Americans are good at forgetting. We pick ourselves up, brush off disappointment and difficulty, and leave the past and its troubles behind us. In most respects, this is an effective and desirable trait.
But not when it comes to finances.
Although only a scant five years have passed since the Great Recession began, many Americans have forgotten the financial trauma it wrought. A new study suggests many people may have a false sense of security about their financial well-being.
According to the fifth annual New Year’s Resolution Survey from Allianz Life Insurance Co., only 16 percent of respondents said they would include financial planning among their resolutions for 2014.
That’s about half the 33 percent of respondents who said they would make financial planning a priority in our first poll in 2009. Also, nearly half of U.S. adults in the most recent survey don’t think they’ll seek financial guidance in 2014, a 5 percent rise from the previous year.
One reason people may feel more financially secure is that they’re shedding some financial bad habits. Fewer of the Americans surveyed recently said they were “spending too much money on things not needed” and “spending more than I make.” And nearly a quarter said they are guilty of “none of these bad habits” — a noted improvement from 2012.
Ditching bad financial habits is a good first step.
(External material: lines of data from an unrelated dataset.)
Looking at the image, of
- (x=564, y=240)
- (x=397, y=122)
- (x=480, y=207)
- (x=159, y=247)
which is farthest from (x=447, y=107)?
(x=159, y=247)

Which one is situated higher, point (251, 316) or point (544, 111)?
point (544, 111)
But while disciplined spending and saving can increase personal wealth, these tactics fall far short of a long-term financial plan. Such a plan should account for income needs in retirement and attempt to anticipate the impact of significant market changes.
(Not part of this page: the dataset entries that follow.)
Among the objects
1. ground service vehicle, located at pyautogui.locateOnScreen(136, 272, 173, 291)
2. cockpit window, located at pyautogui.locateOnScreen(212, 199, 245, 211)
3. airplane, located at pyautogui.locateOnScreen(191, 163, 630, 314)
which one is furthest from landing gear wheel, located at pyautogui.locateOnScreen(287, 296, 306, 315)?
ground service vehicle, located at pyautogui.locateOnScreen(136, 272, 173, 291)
The economic plunge in 2008 painfully illustrated the need to anticipate market changes. At the beginning of that year, the total value of global equity investments was roughly $60 trillion. By March of the following year, that number shrank to less than $30 trillion. Anyone set to retire during that short window could have lost as much as 40 percent of their overall portfolio. That’s the difference between a comfortable retirement and running out of money far too soon.
While the markets have improved and the economy is generally moving in a more positive direction, circumstances can change quickly — as 2008-09 proved. Without a plan that establishes contingencies to address the vagaries of the market and other risks, too many Americans — and their retirement plans — may be vulnerable.
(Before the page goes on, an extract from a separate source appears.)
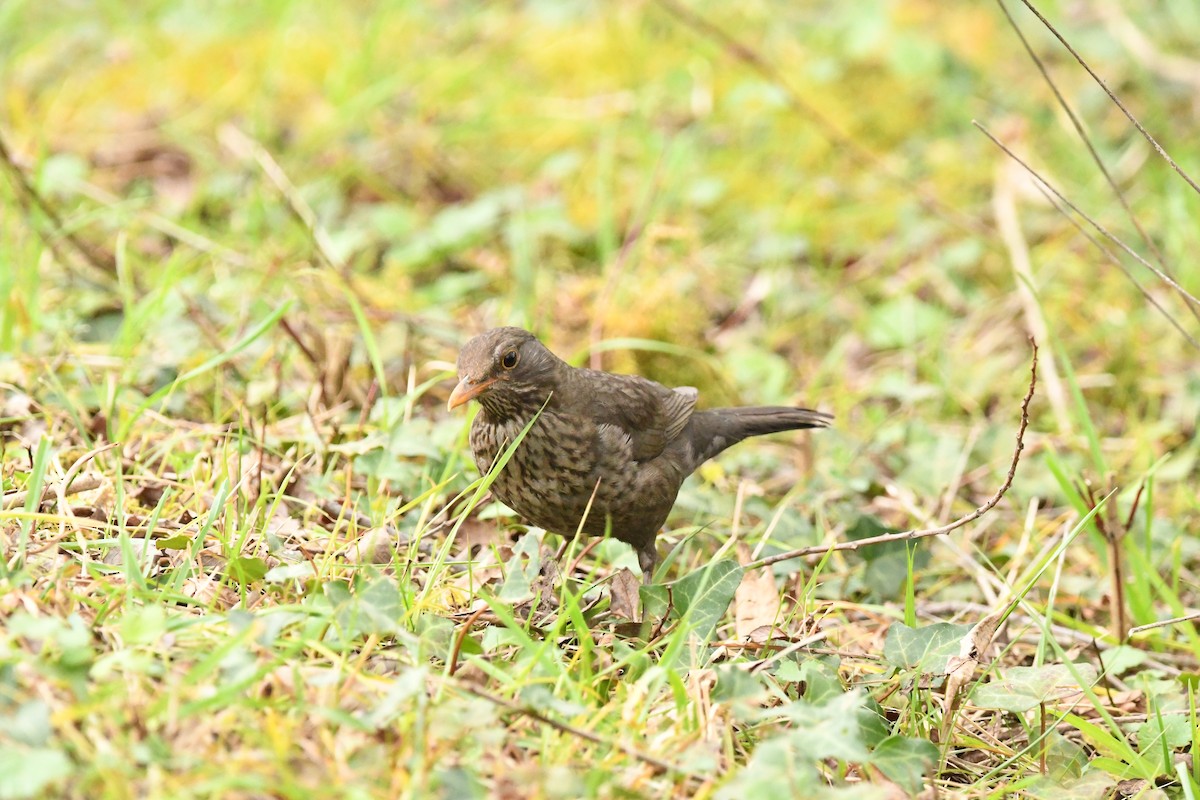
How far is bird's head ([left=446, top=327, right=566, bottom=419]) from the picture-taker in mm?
3686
The new year is a time of reflection and resolve, when we identify those things we can change to better our lives. When it comes to financial planning, all Americans, regardless of income, would benefit by focusing on a few simple ways to improve the state of their finances in 2014.
Budget. To be able to save effectively, you need to know how much you spend and how much you are likely to spend in the future. Establishing a budget is a key step toward building a financial plan.
Get help. Whether you work with a financial professional or rely on other resources, recognize that financial planning is complex and your choices are broad. Get help to make better decisions.
Set goals. Not just for today, but for the future stages of your life. These goals should encompass how much to save, how to turn savings into investments and how to turn investments into income. You should also consider the sensitivity of your goals to changes in the market and your expense and income picture.
Get engaged. The more involved you are with your financial plan, the more likely you are to make informed choices. We have learned this lesson with our physical health, and it applies equally to our financial health.
Consider adding financial planning to your resolutions.